Do you love buying your clothes online? Online shopping can be convenient and fun, but there’s a downside — with the frequency of data breaches occurring these days, your information is at constant risk from hackers and identity thieves.

Website hacks and compromised point-of-sales seem to occur on a regular basis and the next big cyberattack is just around the corner.

Take this newly revealed data breach, for instance. If you shopped for clothes here recently, there’s a good chance that hackers now have your personal information.

Read on and learn more about the latest data breach that’s affecting millions of this online clothing shop’s customers.

SHEIN data breach

Women’s online fashion store SHEIN has announced recently that its servers were recently breached with a sophisticated criminal cyberattack that leaked the confidential information of around 6.42 million customers.

The company confirmed the hackers managed to snag personal information including email addresses and the encrypted passwords of customers who visited its website between June 2018 and early August 2018.

However, SHEIN claims that they haven’t seen evidence that credit card information was taken from their systems during the breach since it doesn’t store that type of data on its servers.

Immediately upon becoming aware of the breach, SHEIN revealed that it hired a leading international forensic cybersecurity firm and an international law firm to conduct a thorough investigation.

However, SHEIN also admitted in its advisory that it became aware of the breach on Aug. 22. Why it waited almost a month to inform its customers is a bit troubling to us.
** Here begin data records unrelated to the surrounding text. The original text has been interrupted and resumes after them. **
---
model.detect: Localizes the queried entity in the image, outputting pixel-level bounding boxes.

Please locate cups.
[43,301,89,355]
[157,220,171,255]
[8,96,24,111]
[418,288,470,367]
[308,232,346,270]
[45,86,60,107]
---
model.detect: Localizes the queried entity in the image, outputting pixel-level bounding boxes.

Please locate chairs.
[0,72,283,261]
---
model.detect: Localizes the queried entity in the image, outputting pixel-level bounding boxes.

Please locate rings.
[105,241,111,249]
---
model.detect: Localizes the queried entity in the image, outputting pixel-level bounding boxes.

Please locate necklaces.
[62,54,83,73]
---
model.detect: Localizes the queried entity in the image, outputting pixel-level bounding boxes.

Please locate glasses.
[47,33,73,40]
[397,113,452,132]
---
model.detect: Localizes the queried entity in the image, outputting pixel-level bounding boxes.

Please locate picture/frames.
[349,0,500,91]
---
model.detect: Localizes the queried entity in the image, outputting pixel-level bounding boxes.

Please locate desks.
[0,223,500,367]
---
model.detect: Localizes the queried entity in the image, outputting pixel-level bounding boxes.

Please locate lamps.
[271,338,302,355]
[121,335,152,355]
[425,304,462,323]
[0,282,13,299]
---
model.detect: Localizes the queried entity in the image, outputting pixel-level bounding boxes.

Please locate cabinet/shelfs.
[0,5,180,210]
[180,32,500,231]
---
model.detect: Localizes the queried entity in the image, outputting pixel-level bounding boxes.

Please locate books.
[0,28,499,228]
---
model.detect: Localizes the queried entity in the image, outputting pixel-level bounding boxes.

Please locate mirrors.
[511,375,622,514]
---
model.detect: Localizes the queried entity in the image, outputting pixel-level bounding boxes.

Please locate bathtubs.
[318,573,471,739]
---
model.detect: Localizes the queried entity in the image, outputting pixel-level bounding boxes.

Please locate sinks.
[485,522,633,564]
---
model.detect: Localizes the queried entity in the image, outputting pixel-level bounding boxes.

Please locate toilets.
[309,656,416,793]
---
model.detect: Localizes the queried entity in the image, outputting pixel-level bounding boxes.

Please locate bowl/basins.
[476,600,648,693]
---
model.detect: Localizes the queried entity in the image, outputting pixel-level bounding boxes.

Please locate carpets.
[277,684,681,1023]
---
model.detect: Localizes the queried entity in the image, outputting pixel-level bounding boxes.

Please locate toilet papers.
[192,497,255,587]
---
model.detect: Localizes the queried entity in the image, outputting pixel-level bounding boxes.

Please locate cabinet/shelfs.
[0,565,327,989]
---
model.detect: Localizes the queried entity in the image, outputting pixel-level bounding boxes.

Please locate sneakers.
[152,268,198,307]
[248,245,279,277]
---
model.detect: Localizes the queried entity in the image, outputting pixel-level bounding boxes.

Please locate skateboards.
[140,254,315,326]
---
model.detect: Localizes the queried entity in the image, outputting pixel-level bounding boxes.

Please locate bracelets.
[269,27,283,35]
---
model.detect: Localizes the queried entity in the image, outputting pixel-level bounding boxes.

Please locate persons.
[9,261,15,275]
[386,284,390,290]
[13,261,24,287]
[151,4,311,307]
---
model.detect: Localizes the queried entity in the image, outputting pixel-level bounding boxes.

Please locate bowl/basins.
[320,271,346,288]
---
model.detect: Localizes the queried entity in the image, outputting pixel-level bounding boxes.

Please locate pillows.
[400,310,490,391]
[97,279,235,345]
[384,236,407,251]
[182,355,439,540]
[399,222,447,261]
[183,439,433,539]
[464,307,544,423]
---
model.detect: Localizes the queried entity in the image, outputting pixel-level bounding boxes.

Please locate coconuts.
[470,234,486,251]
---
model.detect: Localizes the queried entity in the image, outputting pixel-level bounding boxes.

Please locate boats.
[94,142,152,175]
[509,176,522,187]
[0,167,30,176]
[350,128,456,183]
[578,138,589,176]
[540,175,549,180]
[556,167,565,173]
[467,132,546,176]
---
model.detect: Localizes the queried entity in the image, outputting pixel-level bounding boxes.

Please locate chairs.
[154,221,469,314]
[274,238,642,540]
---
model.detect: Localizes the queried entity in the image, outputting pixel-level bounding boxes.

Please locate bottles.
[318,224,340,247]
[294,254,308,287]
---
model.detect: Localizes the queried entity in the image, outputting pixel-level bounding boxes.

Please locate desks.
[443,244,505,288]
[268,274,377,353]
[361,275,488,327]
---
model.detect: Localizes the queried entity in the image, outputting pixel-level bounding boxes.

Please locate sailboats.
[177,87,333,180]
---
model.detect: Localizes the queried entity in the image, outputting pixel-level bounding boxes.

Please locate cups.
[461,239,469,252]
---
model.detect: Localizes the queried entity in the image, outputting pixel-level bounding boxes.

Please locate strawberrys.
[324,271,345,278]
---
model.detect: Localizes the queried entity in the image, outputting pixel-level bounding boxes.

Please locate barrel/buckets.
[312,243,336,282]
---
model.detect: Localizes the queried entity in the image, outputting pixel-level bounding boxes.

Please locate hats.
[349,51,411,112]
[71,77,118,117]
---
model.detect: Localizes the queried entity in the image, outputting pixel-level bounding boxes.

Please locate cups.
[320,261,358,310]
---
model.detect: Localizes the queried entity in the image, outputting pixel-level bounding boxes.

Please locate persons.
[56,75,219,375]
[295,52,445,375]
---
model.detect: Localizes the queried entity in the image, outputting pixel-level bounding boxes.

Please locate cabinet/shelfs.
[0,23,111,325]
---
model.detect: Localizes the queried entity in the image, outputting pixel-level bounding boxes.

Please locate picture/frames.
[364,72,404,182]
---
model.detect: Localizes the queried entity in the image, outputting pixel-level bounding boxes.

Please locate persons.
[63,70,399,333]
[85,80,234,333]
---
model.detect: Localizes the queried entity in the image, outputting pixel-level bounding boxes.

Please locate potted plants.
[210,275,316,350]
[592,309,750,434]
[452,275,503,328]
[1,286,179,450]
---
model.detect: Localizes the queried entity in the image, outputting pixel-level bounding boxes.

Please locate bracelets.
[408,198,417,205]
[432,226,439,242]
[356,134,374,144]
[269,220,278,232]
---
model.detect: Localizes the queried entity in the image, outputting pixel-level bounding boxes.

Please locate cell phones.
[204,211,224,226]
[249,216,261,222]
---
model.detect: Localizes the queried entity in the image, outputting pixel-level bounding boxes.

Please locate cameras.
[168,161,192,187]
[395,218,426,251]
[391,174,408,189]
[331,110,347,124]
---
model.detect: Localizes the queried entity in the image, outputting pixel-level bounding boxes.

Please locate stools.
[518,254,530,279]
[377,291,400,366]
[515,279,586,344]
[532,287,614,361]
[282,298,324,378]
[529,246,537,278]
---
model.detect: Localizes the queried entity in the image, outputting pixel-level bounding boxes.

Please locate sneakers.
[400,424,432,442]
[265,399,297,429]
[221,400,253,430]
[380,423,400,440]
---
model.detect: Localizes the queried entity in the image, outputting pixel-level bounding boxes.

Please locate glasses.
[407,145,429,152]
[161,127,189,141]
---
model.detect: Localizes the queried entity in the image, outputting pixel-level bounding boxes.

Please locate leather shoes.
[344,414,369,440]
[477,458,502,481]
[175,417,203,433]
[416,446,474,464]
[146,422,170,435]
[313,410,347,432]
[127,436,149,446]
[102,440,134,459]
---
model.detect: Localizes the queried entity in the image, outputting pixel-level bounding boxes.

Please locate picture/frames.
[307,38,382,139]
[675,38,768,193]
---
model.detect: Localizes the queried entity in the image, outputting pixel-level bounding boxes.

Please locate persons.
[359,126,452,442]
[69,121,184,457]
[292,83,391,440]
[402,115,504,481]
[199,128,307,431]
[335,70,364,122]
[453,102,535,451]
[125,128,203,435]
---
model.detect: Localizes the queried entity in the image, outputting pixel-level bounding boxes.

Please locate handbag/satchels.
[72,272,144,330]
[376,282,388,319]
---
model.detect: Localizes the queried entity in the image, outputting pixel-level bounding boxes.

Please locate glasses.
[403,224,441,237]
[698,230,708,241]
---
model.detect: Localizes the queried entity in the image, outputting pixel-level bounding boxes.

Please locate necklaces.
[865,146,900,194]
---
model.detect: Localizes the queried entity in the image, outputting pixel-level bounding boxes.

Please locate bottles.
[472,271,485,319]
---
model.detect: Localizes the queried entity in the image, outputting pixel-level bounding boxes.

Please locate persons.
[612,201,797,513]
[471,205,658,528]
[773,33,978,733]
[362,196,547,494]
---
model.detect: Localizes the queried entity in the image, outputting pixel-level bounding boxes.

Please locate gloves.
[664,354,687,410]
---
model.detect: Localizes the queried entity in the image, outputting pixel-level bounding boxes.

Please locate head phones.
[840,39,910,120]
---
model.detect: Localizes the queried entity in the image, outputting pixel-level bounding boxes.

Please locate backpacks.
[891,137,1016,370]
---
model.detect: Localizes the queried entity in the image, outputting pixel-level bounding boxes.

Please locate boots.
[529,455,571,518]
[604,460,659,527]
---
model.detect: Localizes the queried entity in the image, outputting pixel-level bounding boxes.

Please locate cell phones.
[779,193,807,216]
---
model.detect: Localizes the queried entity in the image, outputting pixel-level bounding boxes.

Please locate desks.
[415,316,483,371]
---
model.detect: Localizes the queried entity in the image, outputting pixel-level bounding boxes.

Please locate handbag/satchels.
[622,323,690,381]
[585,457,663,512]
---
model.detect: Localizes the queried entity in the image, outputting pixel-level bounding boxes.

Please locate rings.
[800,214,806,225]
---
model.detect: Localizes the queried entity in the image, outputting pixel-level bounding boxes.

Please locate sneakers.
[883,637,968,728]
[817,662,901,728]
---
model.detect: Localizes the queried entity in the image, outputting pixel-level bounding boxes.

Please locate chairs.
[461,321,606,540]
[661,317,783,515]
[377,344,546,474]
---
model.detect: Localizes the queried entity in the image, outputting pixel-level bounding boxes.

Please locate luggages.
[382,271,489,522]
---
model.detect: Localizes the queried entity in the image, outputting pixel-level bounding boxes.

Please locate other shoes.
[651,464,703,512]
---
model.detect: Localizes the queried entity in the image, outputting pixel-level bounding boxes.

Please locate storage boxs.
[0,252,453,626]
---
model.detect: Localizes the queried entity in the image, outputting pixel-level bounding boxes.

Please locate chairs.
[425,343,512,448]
Fun fact: SHEIN was established in 2008 by a small group of entrepreneurs from North Brunswick, New Jersey.

SHEIN Website

What happened?

According to SHEIN’s security advisory, the attackers managed to breach its security protections and plant malware on its servers.

The company did not specify the type of malware that was involved in the cyberattack but it wrote that the affected SHEIN servers have been scanned and the malware has been removed. The server backdoors and entry points used by the hackers have also been closed and removed.

The investigators and SHEIN’s IT department will continue to closely monitor their network and servers to prevent similar breaches in the future.

What now?

SHEIN is now in the process of notifying affected customers and the proper authorities about the cyberattack.

Customer notices are now being sent via email that provide instructions on how to reset account passwords via SHEIN’s website.

Customers can also log into their account on SHEIN’s website, visit “Account Settings” then click the “Edit Password” link to immediately to protect their accounts.

Although there is no evidence that credit card information was stolen, SHEIN is urging its customers to contact their bank or credit card company if they notice any suspicious activity on their payment cards.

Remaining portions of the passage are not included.